To enable: Coinflow Admin Dashboard → Developers → Webhooks, select the latest version, and ensure Payment Settled is subscribed. See Configuring Webhooks for setup.

Coinflow sends over/underpayment events (Crypto Overpayment, Crypto Underpayment) for fixed-amount token payments — but those events do not fire for passive addresses, because passive addresses have no preset amount to over- or underpay.

Best Practices

A passive address is only valid on the chain it was minted for. Always show the chain name (Polygon, Solana, etc.) next to the address in your UI so the customer doesn’t send funds on the wrong network.

The endpoint is idempotent on (merchantId, customerId, chain). Don’t cache stale addresses across redeploys — re-request and Coinflow will return the same record. If you support multiple chains per customer, mint each lazily on demand.

On-chain confirmation is necessary but not sufficient for funds to appear on your books — Coinflow only credits the merchant once the Payment Settled webhook fires, which is also when the address’s status was checked. Build your accounting around the webhook, not a chain listener.

There’s no delete operation. To stop accepting funds on an address, call POST /deactivate. The record stays so a future (merchant, customer, chain) lookup still works, but no Payment will be created from further deposits. Pausing also stops the per-active-address billing for that record — see Billing below.

maxActivePassiveAddresses is set per-merchant by Coinflow and cannot be raised or lowered via API or dashboard. If your model has high churn (many one-off customers minting addresses), ask Coinflow to set a cap so a sudden spike doesn’t fan out into a runaway number of active sessions — and a runaway invoice. Paused addresses don’t count against the cap or toward billing.

Billing

Coinflow charges a per-active-address fee for every (customer, chain) pair that is in the active state. A single customer with an active address on Polygon and another on Solana counts as two active addresses for billing purposes — the fee scales linearly with the number of active (customer, chain) combinations you keep open.

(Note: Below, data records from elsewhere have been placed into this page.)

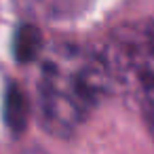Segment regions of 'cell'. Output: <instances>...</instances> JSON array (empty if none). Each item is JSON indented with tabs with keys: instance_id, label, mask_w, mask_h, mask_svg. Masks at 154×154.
I'll return each instance as SVG.
<instances>
[{
	"instance_id": "cell-1",
	"label": "cell",
	"mask_w": 154,
	"mask_h": 154,
	"mask_svg": "<svg viewBox=\"0 0 154 154\" xmlns=\"http://www.w3.org/2000/svg\"><path fill=\"white\" fill-rule=\"evenodd\" d=\"M112 87L99 51L55 45L40 68L38 101L42 125L55 135L74 133Z\"/></svg>"
},
{
	"instance_id": "cell-2",
	"label": "cell",
	"mask_w": 154,
	"mask_h": 154,
	"mask_svg": "<svg viewBox=\"0 0 154 154\" xmlns=\"http://www.w3.org/2000/svg\"><path fill=\"white\" fill-rule=\"evenodd\" d=\"M114 87L137 91L154 76V23H129L114 30L99 51Z\"/></svg>"
},
{
	"instance_id": "cell-3",
	"label": "cell",
	"mask_w": 154,
	"mask_h": 154,
	"mask_svg": "<svg viewBox=\"0 0 154 154\" xmlns=\"http://www.w3.org/2000/svg\"><path fill=\"white\" fill-rule=\"evenodd\" d=\"M42 34L36 26L32 23H23L17 28L15 32V38H13V55L19 63H28V61H34L40 51H42Z\"/></svg>"
},
{
	"instance_id": "cell-4",
	"label": "cell",
	"mask_w": 154,
	"mask_h": 154,
	"mask_svg": "<svg viewBox=\"0 0 154 154\" xmlns=\"http://www.w3.org/2000/svg\"><path fill=\"white\" fill-rule=\"evenodd\" d=\"M28 116H30V106H28L26 93L17 85H9L7 95H5V122H7V127L15 133H21L28 125Z\"/></svg>"
},
{
	"instance_id": "cell-5",
	"label": "cell",
	"mask_w": 154,
	"mask_h": 154,
	"mask_svg": "<svg viewBox=\"0 0 154 154\" xmlns=\"http://www.w3.org/2000/svg\"><path fill=\"white\" fill-rule=\"evenodd\" d=\"M137 99H139V106H141V114L146 118V125L154 137V76L148 78L137 91H135Z\"/></svg>"
}]
</instances>
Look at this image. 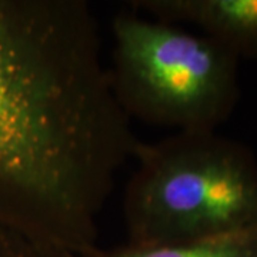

  • Only active addresses incur the per-address fee. The moment you POST /deactivate an address, billing stops for it. Calling POST /activate later resumes both the address and the fee.
  • Mint per chain only as needed. If a customer only ever deposits on one chain, don’t pre-mint on every supported chain — each pre-mint is another billable record.
  • Ask Coinflow to set a maxActivePassiveAddresses cap if you want a hard ceiling on your active-address fee exposure. See the Active Address Cap section of the overview for details.

Per-address pricing is defined in your merchant contract — contact your Coinflow account manager for current rates.